I'm sure I could entertain a Danish psychotherapist for several sessions on this topic. Traffic is the thing I fear the most, and what makes me the most angry in this place. Here, everyone has experienced something similar, and they will take your story as an invitation to tell theirs before you finish. Or they will share morbid jokes. All to make a convenient distance. I do that, too.
We all want it out, and make it go away. I think we all fear that the experiences will corrupt us; make us cynical. I know, if an experience like this stays with me, I'm fucked if I still wanna drive in Africa. For me it is all about the balance of not forgetting the fear, but even it out with a realistic approach to driving. For me it works to write it out of my system.

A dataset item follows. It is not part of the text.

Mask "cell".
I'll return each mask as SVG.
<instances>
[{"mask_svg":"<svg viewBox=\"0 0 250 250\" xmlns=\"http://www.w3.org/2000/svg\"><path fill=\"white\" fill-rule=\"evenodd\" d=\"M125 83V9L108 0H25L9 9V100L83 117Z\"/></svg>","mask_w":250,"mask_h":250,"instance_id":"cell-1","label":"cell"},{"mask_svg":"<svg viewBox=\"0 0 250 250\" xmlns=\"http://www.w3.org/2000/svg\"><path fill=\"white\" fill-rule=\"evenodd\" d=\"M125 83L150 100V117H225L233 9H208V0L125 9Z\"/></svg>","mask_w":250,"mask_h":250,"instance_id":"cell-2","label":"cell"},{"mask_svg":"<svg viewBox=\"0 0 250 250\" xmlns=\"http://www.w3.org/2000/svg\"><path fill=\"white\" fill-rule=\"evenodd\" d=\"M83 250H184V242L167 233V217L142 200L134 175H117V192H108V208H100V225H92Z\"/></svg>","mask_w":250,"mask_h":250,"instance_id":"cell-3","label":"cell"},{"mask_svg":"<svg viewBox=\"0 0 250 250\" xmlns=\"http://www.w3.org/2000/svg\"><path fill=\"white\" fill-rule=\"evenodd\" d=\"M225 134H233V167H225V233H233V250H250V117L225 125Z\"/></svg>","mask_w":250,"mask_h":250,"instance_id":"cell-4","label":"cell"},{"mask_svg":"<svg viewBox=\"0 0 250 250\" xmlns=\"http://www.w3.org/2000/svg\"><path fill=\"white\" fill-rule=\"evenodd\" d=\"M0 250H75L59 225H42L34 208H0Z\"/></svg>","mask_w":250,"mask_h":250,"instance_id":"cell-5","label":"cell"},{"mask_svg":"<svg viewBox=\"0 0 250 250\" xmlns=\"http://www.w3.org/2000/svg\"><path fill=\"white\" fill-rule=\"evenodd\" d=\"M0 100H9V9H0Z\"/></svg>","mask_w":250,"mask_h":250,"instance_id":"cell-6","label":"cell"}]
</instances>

On my way back from Njombe a traffic police officer stopped me, and asked me to give him a lift, as there had been an accident ahead. Sure. Two cars crashed head on, and people rushed to hospital. 50 bystanders watching the scene. Some two hours later on the road to Iringa I met a similar accident. And in the Baobab Valley a big truck. lying down, blocked the road.
No, I'm never getting used to the fact that life and death travels closely together on this continent.
Safari njema, the Tanzanians say. Travel safely. I wish!